Moon illuminates the careers of James, Warhol, and others by examining the imaginative investments of their protogay childhoods in their work in ways that enable new, more complex cultural readings. He deftly engages notions of initiation and desire not within the traditional framework of “sexual orientation” but through the disorienting effects of imitation. Whether invoking the artist Joseph Cornell’s early fascination with the Great Houdini or turning his attention to James’s self-described “initiation into style” at the age of twelve-when he first encountered the homoerotic imagery in paintings by David, GÉricault, and Girodet-Moon reveals how the works of these artists emerge from an engagement that is obsessive to the point of “queerness.”

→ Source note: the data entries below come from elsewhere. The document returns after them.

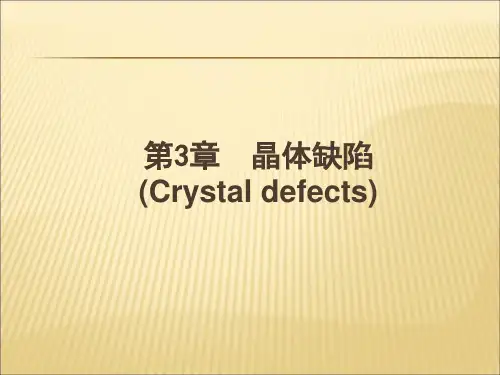 晶体缺陷专业知识讲座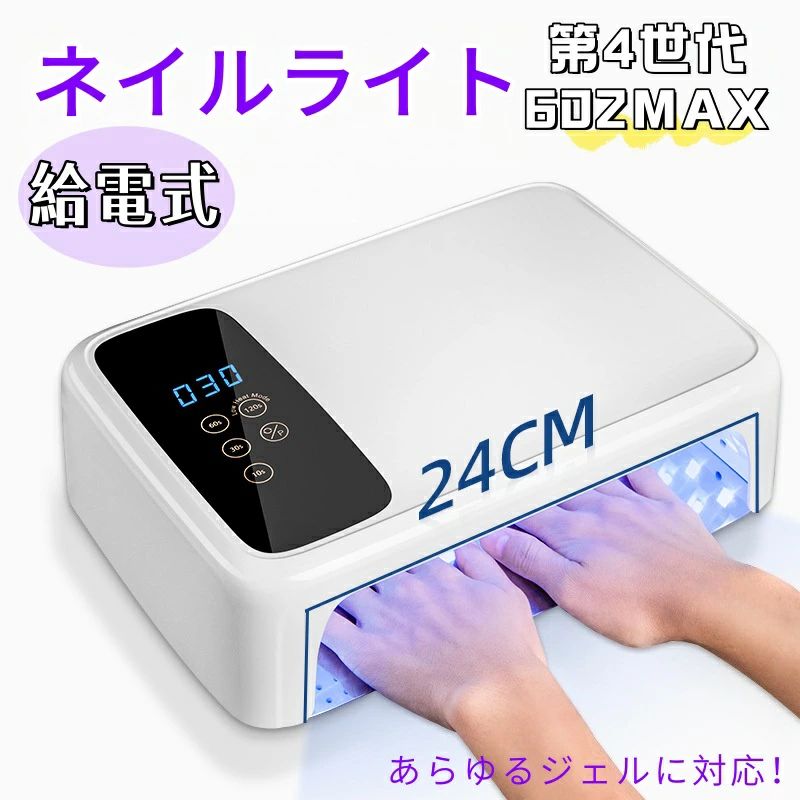 【新登場】広々としたスペース、両手同時対応可能！☆365nm+405nmの波長を同時に照射する光源で、UV/LED対応ジェル両方OK☆ハイパワーライトで秒速硬化　※ジェルや施術により異なる☆硬化熱を和らげるローヒートモード機能搭載☆自動感知センサー搭載で自動点灯/消灯☆モニター反転機能付き！▼硬化時間の目安カラージェル:約15〜30秒ベースジェル:約30〜60秒クリアジェル:約30〜60秒トップジェル:約30〜60秒ノンワイプトップジェル:約30〜60秒マットトップジェル:約15〜30秒注意事項●光源を直視しないでください。●お手入れの際には、必ず電源プラグを抜いてから、布で水拭いてください。●長時間使用しない場合、電源コードをお抜きください。●アレルギー体質の方、皮膚に疾患のある方は使用しないでください。●本体が正常に作動しないまた、使用中に痛みや肌に異常を感じたときは、直ちに使用を中止してください。※本製品は給電式となり、電池残量表示機能が付いておりません。※説明書は外国語となります。※配送または仕入状況により商品の箱に凹み、スレ等がある場合がございます。パッケージ不良による交換返品は対応出来かねますので、ご了承をお願いします。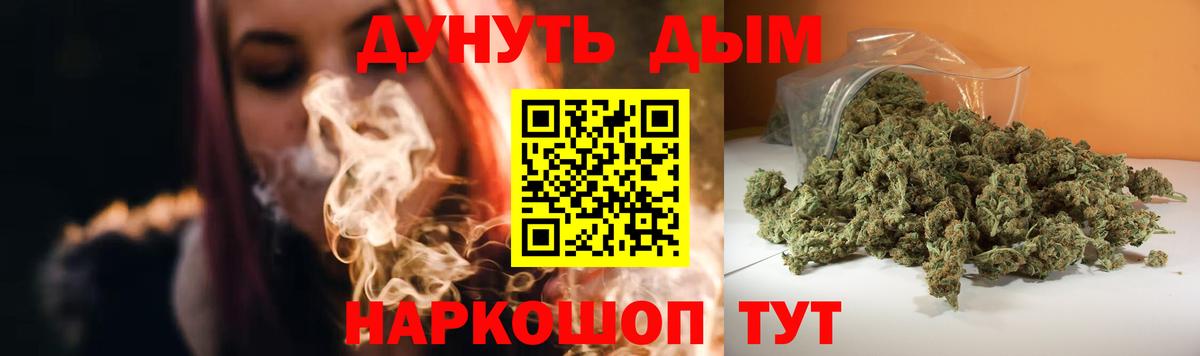 Канабис MAZAR  Бошки марихуана сатива  Конопля LSD WEED  Вход с VPN  Добрянка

Rich in historical detail and insistent in its melding of the recent with the remote, the literary with the visual, the popular with the elite, A Small Boy and Others presents a hitherto unimagined tradition of brave and outrageous queer invention. This long-awaited contribution from Moon will be welcomed by all those engaged in literary, cultural, and queer studies.

Michael Moon is Professor of English at the Johns Hopkins University. He is the author of Disseminating Whitman: Revision and Coroporeality in “Leaves of Grass,” and coeditor of Subjects and Citizens: Nation, Race, and Gender fromOroonoko” to Anita Hill (Duke University Press).